The 5th Colored Cavalry was given three months in a “camp of instruction.” Upon graduation they were issued untrained horses and Enfield single-shot rifles and soon sent into what would be one of the worst battlefield atrocities of the Civil War.
“They weren’t prepared or trained, but they knew this was an opportunity to obtain their freedom,” Davenport said.
On Oct. 1, under the command of U.S. Maj. Gen. Steven Gano Burbridge, the men of the 5th Colored Cavalry headed into their first major battle at Saltville, in the mountains of southwest Virginia. For two days, the fighting was fierce and many wounded were left on the battlefield.
Scott survived what would later be known as the Saltville Massacre after a Confederate company of ruffians sought out and slaughtered wounded black soldiers and dumped the bodies in a shallow ditch.
Scott would participate in five other major battles before the end of the war.
After the war, Scott moved to Rocky Springs where he became one of the first blacks to own land in the community southeast of Vicksburg in Claiborne County. He spent the rest of his days working his farm of cotton and horses.

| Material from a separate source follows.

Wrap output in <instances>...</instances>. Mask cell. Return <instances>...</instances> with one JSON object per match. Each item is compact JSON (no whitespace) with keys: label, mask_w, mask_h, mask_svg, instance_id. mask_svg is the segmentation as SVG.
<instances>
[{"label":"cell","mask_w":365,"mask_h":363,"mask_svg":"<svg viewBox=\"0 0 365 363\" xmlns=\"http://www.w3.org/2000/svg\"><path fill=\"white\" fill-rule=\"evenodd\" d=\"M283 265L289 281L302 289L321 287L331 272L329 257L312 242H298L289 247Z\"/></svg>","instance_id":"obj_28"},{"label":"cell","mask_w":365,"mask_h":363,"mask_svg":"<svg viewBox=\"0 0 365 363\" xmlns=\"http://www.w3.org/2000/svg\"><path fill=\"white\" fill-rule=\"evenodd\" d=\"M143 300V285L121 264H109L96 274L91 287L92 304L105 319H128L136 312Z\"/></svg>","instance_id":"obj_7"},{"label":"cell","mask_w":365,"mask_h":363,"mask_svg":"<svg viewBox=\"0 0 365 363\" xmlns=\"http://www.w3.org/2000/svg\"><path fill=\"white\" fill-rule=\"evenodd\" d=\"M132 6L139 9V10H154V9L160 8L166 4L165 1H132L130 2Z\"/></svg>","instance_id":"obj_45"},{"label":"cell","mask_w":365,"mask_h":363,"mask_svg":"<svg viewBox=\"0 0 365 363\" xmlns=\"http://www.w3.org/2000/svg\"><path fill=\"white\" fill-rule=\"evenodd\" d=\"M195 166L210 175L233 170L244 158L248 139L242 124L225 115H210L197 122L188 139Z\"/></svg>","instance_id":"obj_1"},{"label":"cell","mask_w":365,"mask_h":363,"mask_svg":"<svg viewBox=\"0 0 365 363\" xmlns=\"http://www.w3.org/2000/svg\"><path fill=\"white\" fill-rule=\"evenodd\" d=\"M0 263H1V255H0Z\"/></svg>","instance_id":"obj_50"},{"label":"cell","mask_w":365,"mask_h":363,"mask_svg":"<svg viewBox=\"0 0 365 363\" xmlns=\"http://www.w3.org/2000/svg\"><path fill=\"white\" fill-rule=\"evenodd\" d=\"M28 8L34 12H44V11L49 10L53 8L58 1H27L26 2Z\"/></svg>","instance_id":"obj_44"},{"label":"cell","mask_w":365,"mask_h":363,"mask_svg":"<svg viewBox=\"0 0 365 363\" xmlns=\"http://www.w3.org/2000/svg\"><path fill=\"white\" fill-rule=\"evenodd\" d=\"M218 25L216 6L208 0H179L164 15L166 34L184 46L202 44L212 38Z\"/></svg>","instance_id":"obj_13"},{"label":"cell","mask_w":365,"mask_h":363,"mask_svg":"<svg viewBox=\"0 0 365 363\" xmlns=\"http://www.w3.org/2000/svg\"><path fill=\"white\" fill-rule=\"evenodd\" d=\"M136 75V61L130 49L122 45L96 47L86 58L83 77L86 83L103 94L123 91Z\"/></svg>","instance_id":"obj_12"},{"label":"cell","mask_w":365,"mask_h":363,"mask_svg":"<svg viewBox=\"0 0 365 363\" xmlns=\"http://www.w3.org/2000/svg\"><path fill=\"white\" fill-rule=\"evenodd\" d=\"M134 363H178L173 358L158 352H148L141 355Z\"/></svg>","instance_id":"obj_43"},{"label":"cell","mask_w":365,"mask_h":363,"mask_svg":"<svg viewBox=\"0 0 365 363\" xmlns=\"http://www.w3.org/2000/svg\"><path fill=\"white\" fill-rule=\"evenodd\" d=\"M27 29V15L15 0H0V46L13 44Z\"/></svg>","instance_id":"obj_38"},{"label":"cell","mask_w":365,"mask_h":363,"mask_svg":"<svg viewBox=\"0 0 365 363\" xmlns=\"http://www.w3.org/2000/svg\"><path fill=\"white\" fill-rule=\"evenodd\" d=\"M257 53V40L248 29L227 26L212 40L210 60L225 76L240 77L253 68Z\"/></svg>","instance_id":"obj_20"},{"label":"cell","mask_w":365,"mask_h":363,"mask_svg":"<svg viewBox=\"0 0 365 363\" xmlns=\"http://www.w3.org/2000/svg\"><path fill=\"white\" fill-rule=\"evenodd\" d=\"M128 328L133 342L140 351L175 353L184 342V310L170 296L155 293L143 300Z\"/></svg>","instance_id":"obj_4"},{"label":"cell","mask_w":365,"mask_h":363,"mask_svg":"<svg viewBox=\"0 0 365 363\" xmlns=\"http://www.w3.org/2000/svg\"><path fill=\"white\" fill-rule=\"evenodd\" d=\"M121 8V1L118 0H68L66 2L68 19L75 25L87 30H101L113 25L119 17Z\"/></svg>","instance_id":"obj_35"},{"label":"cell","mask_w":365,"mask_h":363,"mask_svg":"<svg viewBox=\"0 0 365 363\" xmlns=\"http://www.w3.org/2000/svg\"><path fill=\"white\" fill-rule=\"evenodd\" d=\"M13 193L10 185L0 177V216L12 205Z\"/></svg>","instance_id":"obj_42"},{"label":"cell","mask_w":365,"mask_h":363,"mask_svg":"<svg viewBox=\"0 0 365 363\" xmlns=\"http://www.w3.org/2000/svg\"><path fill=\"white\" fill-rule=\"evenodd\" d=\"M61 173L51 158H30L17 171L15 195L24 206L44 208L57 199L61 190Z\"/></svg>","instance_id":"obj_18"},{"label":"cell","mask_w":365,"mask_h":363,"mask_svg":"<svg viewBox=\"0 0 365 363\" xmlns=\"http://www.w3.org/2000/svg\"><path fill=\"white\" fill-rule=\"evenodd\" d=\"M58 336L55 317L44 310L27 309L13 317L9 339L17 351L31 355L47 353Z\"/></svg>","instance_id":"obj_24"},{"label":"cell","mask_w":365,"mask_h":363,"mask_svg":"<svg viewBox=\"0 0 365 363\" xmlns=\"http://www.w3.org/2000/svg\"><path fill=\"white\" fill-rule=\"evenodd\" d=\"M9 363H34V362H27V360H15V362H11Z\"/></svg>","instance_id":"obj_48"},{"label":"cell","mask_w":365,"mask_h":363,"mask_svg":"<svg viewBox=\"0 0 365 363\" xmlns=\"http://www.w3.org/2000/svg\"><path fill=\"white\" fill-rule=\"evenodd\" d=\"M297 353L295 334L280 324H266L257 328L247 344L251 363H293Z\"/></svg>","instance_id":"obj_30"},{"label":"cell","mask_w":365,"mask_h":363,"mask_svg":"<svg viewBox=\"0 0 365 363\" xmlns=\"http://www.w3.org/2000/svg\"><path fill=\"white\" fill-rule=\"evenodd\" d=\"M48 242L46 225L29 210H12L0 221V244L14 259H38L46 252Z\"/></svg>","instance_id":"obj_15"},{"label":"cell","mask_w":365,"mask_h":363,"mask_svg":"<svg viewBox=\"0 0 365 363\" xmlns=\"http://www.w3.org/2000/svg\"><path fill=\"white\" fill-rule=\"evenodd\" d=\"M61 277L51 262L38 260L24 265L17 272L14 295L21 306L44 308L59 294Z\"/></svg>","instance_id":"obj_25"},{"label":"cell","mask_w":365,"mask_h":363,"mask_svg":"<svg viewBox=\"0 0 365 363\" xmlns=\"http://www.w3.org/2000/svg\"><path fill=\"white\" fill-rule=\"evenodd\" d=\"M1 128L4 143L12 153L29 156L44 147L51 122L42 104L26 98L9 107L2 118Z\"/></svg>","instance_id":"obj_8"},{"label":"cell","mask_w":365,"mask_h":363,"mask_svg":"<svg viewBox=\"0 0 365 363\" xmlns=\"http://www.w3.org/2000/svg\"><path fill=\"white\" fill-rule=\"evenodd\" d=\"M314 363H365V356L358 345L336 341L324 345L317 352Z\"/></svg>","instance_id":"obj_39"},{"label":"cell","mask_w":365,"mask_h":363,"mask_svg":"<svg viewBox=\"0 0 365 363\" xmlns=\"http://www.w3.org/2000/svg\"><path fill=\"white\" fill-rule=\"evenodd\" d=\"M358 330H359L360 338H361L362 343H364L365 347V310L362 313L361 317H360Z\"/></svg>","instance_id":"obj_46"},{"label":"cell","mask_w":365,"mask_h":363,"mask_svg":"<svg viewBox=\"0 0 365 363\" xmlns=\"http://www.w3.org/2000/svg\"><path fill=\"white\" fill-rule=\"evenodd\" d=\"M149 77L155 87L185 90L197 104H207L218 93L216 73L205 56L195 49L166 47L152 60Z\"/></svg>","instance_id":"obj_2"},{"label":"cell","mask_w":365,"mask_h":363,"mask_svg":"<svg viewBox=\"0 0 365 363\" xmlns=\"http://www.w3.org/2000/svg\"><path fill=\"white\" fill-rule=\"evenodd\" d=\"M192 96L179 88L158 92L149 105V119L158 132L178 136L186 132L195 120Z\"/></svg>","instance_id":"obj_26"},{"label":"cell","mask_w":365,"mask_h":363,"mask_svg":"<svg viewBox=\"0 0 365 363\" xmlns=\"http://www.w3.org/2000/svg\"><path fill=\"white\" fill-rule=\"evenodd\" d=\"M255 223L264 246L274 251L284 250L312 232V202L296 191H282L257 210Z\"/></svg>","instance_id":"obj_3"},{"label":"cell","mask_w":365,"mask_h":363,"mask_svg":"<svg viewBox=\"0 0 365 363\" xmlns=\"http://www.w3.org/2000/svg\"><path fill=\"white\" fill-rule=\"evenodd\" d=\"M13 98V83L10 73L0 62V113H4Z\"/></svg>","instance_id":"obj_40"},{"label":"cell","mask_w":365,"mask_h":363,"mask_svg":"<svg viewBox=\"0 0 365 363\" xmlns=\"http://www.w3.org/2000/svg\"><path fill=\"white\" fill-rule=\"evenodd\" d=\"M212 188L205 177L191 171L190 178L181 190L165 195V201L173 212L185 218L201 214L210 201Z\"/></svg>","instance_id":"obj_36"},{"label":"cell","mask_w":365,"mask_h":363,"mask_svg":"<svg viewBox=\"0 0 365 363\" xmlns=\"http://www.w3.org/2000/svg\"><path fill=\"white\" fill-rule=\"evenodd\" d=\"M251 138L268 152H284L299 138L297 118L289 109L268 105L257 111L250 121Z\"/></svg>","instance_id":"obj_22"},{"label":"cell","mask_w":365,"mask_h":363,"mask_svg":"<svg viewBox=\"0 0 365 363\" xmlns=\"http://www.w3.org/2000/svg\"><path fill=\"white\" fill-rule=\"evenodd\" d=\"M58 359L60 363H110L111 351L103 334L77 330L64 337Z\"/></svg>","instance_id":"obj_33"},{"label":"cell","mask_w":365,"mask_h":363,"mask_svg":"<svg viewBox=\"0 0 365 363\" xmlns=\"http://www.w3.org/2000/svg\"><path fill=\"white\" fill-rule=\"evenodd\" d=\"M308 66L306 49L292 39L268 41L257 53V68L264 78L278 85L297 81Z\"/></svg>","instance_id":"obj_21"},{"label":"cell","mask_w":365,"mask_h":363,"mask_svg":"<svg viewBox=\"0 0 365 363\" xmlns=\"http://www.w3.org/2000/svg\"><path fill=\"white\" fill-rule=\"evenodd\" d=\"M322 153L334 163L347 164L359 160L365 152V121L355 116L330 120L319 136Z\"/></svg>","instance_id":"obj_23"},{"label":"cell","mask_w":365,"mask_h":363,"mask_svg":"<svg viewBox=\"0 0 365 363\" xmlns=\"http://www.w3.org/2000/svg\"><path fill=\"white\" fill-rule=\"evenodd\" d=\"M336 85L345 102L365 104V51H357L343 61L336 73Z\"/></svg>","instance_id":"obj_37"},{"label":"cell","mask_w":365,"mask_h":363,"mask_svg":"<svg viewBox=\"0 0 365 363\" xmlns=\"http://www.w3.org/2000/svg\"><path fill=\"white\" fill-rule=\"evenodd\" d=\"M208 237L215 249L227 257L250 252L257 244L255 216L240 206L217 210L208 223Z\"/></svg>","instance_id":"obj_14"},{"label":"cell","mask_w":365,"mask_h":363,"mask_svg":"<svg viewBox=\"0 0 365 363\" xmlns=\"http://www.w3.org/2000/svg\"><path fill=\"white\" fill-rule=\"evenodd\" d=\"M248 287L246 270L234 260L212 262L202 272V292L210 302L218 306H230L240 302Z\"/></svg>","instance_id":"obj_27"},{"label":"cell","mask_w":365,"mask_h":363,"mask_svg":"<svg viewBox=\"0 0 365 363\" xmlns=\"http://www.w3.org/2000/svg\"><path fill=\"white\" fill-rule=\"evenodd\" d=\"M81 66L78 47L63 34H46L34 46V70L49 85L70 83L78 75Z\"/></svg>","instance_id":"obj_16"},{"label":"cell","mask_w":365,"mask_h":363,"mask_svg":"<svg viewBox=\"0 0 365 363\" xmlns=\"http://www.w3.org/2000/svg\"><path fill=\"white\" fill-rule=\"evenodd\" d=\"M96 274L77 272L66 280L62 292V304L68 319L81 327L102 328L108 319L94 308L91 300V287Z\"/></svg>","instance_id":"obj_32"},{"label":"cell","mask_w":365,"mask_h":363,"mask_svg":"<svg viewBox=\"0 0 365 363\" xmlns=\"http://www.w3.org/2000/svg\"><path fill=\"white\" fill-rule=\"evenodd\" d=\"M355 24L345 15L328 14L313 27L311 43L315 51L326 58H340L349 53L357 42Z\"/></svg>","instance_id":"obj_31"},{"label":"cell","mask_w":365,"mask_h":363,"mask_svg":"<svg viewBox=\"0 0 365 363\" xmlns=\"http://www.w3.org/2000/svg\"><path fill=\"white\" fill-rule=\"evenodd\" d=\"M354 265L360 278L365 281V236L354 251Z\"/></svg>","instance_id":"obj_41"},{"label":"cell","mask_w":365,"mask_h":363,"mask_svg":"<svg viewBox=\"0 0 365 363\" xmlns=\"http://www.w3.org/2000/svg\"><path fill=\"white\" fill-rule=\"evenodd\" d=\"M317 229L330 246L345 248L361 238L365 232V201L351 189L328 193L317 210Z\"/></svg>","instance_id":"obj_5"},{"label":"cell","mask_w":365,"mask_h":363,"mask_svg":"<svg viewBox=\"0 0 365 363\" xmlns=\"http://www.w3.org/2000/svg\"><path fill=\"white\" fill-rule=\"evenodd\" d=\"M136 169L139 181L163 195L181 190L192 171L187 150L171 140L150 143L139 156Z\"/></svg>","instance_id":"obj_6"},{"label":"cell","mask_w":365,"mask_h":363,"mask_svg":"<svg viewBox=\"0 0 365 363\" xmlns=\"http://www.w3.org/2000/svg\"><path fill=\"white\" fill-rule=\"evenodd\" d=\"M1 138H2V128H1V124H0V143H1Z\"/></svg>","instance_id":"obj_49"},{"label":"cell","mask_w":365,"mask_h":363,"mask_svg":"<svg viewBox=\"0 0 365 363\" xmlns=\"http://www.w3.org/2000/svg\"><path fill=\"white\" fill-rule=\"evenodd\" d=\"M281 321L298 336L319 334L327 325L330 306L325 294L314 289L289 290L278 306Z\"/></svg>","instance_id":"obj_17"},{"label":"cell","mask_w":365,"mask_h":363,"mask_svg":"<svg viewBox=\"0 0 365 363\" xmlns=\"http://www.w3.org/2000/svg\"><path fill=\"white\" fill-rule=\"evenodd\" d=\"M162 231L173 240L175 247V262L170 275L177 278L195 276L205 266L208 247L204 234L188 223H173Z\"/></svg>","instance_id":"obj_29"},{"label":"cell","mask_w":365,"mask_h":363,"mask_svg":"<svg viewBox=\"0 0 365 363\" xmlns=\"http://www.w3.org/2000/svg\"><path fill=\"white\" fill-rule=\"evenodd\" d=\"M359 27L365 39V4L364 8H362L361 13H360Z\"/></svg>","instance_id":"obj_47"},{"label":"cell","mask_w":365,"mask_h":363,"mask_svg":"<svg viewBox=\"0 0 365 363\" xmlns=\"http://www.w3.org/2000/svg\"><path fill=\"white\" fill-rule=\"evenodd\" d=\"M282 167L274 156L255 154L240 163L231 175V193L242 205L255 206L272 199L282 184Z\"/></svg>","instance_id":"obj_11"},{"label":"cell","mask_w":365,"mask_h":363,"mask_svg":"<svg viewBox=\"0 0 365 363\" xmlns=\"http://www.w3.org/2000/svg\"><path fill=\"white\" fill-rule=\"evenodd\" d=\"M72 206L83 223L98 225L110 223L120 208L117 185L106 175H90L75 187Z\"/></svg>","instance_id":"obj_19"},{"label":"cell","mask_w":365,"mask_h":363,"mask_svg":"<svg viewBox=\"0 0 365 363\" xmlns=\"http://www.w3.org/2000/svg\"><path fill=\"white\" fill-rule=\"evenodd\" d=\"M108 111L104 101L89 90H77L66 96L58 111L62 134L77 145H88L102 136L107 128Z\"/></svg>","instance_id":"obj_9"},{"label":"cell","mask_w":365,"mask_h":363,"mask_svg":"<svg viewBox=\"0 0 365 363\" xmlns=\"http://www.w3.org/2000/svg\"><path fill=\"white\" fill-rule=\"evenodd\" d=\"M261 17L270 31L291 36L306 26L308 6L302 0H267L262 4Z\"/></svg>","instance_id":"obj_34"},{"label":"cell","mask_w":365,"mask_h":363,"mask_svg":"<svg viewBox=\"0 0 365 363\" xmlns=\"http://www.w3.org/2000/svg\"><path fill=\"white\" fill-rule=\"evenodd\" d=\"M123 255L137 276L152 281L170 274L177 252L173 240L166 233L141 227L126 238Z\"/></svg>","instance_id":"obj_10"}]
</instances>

“I think he came to Mississippi because he had family here,” Davenport said. “I wish I knew.”
On Aug. 19, 1925, Scott was buried without military honors or a permanent headstone in the cemetery adjacent to the Second Union Baptist Church, where records say he attended and served as a deacon. On Sunday, a permanent marker will be placed in the cemetery.
As for the rest of Scott’s life, “I’m still searching,” Davenport said. “It’s not over yet.”